This Week at PCA: Pat Mastroianni

In the late 80′s/early 90′s Pat Mastroianni, in the role of Joey Jeremiah, was the breakout star of “Degrassi Junior High, where he became the central character of the hit teen drama.

Probably no fictional character has had a bigger impact on my daily life than Degrassi Junior High’s Joey Jeremiah.  He is the real reason that I’ve been wearing fedoras for over twenty five years.  It’s true!  I remember that I was back to school shopping with my mother at the local Zellers store in 1988 for my first year of high school when I spied a blue felt fedora and told my Mom, “I want that hat!  I want to look like Joey Jeremiah.”  My mother responded, “You’ll never wear it.”

“Yes I will!  I’ll wear it for the rest of my life,” I pleaded.  My mother had a change of heart and she bought me the hat.  Over two decades later, the fedora has not only become synonymous with my identity, but it has gone far beyond a simple fashion accessory.  It is an extension of my soul, and it was all because of Joey Jeremiah and Degrassi Junior High.

Ironically, actor Pat Mastroianni, who played Joey Jeremiah in the legendary Canadian teen drama, which ran from 1987 to 1992, no longer wears fedoras.  However, his portrayal of Joey had a profound effect on an entire generation of Canadian teenagers that had nothing to do with their fashion sense.  Noteworthy for its hard hitting topics and staunch realism, Degrassi Junior High was ground-breaking television in the 1980’s and attracted a strong fan base not only in Canada, but around the world.  Dealing with topics such as teenaged pregnancy, AIDS, homosexuality, drugs, abortion, abuse and nearly every subject that American counterparts, such as Blossom and Saved by the Bell, were either afraid to touch or tried to drown out with laughter, the students of Degrassi became nationwide icons.  But despite the series’ ensemble cast, it was Pat Mastroianni who climbed his way to the top of the heap as the show’s standout star.  With equal parts confidence and vulnerability, Joey Jeremiah became the show’s central character.  Whether he was hanging out with Snake and Wheels, striking out with Caitlin Ryan, walking naked through the school cafeteria or trying to become a rock star with “The Zit Remedy”, Joey became the most important player on Degrassi with his own larger than life bravado.

Retiring Joey Jeremiah in 2006 after reviving the character for five seasons of “Degrassi: The Next Generation,” Pat Mastroianni continues to work as a character actor, and has just began appearing on the autograph show circuit, connecting with “Degrassi” fans from two different generations.
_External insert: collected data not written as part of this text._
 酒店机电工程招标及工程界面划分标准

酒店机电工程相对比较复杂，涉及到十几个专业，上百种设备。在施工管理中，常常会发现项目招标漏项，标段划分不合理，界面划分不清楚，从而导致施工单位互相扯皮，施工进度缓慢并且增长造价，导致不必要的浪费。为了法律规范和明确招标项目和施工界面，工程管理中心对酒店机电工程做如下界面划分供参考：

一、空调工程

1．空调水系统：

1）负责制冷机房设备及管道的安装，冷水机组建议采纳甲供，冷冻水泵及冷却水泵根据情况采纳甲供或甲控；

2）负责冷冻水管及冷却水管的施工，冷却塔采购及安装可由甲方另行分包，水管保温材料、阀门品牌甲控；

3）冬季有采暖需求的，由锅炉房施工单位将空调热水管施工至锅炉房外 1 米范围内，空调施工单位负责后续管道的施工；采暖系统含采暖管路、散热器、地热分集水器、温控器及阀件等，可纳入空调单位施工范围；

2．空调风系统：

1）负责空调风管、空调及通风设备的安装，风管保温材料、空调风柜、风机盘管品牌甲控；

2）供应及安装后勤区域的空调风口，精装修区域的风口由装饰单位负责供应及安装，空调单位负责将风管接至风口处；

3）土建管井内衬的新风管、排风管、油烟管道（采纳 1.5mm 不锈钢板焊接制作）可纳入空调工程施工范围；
When Degrassi ended in 1992 with the controversial TV film “School’s Out”, Mastroianni put away the fedora and tried to graduate to other roles in film and television, but the shadow of Joey Jeremiah seemed to loom over him, resulting in years of struggle as he tried to break typecasting.  Rejecting his Degrassi fame for years, Joey eventually returned to the role, sans fedora, for a number of seasons of the Degrassi sequel, Degrassi: The Next Generation, where he not only had a chance to continue some of his own story lines, but also interact with the new generation of Degrassi kids in a parental role.  But in 2006, Matroianni finally retired Joey Jeremiah forever to finally focus on the next stage of his career.
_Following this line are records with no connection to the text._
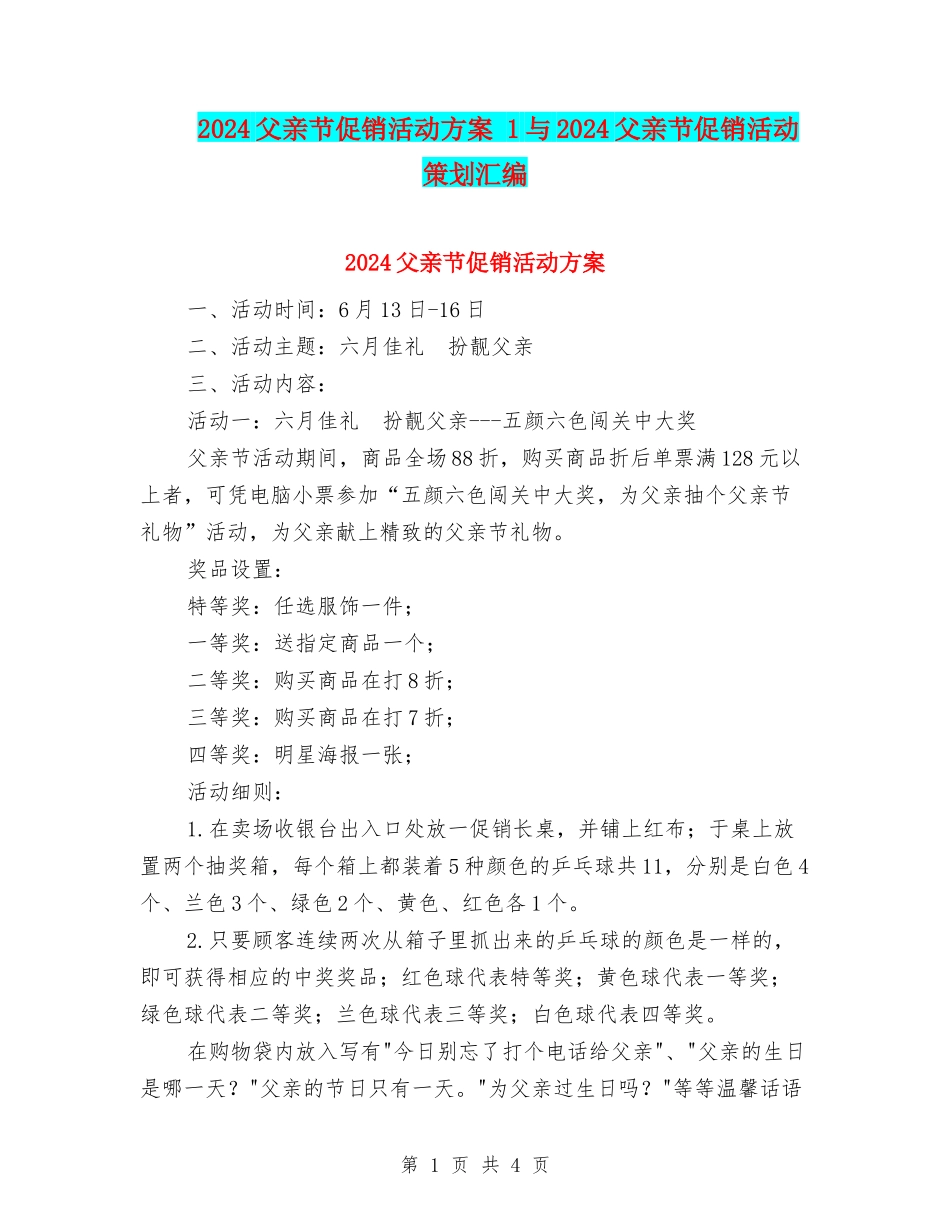 2024父亲节促销活动方案 1与2024父亲节促销活动策划汇编

2024父亲节促销活动方案

一、活动时间：6月13日-16日

二、活动主题：六月佳礼　扮靓父亲

三、活动内容：

活动一：六月佳礼　扮靓父亲---五颜六色闯关中大奖

父亲节活动期间，商品全场88折，购买商品折后单票满128元以上者，可凭电脑小票参加“五颜六色闯关中大奖，为父亲抽个父亲节礼物”活动，为父亲献上精致的父亲节礼物。

奖品设置：

特等奖：任选服饰一件；

一等奖：送指定商品一个；

二等奖：购买商品在打8折；

三等奖：购买商品在打7折；

四等奖：明星海报一张；

活动细则：

1.在卖场收银台出入口处放一促销长桌，并铺上红布；于桌上放置两个抽奖箱，每个箱上都装着5种颜色的乒乓球共11，分别是白色4个、兰色3个、绿色2个、黄色、红色各1个。

2.只要顾客连续两次从箱子里抓出来的乒乓球的颜色是一样的，即可获得相应的中奖奖品；红色球代表特等奖；黄色球代表一等奖；绿色球代表二等奖；兰色球代表三等奖；白色球代表四等奖。

在购物袋内放入写有"今日别忘了打个电话给父亲"、"父亲的生日是哪一天？"父亲的节日只有一天。"为父亲过生日吗？"等等温馨话语

第 1 页 共 4 页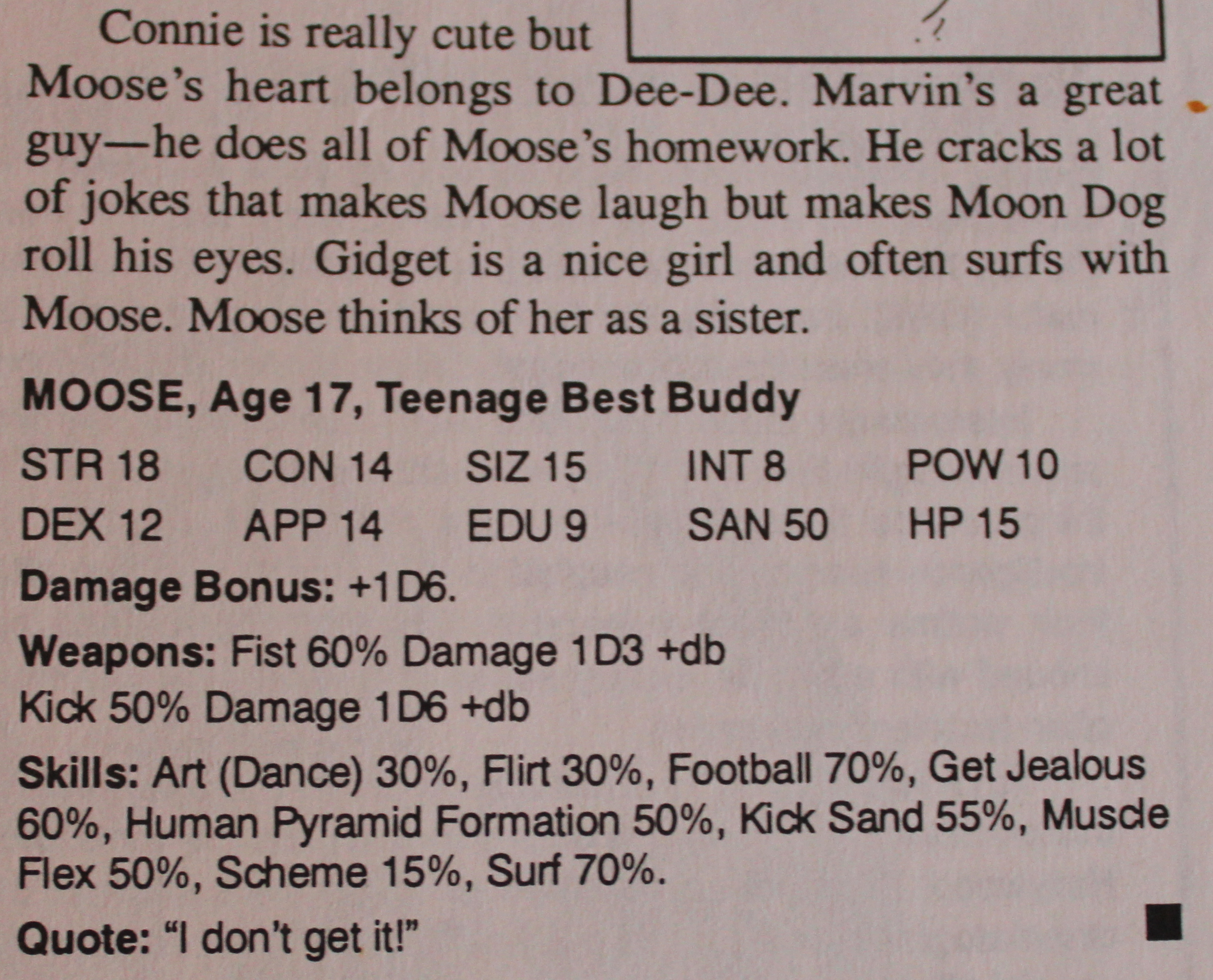 Connie is really cute but Moose's heart belongs to Dee-Dee. Marvin's a great guy—he does all of Moose's homework. He cracks a lot of jokes that makes Moose laugh but makes Moon Dog roll his eyes. Gidget is a nice girl and often surfs with Moose. Moose thinks of her as a sister.

MOOSE, Age 17, Teenage Best Buddy

STR 18 CON 14 SIZ 15 INT 8 POW 10
DEX 12 APP 14 EDU 9 SAN 50 HP 15

Damage Bonus: +1D6.

Weapons: Fist 60% Damage 1D3 +db
Kick 50% Damage 1D6 +db

Skills: Art (Dance) 30%, Flirt 30%, Football 70%, Get Jealous 60%, Human Pyramid Formation 50%, Kick Sand 55%, Muscle Flex 50%, Scheme 15%, Surf 70%.

Quote: "I don't get it!"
In recent years, Pat Mastroinni has successfully broken away from the hold of Joey Jeremiah and has been seen on episodes of Rookie Blue, Saving Hope, The Listener, Cracked and Bitten; appeared in the direct to DVD, High School Musical sequel Sharpay’s Fabulous Adventure featuring Ashley Tisdale, and is featured in the holiday film, A Very Larry Christmas.  Furthermore, in 2013, Mastroianni began making public appearances for the first time since his earliest days as Joey Jeremiah at Canadian comic book conventions.  Learning that he would be making an appearance at the Hammer Town Comic Convention in Hamilton, Ontario, I put on my fedora and made the three hour journey to meet one of my childhood icons, and to personally thank him for introducing me to the fedora.  One of the pop culture icons I have wanted to interview for years, meeting Pat Mastrionni was easily one of the most epic celebrity encounters of my entire career.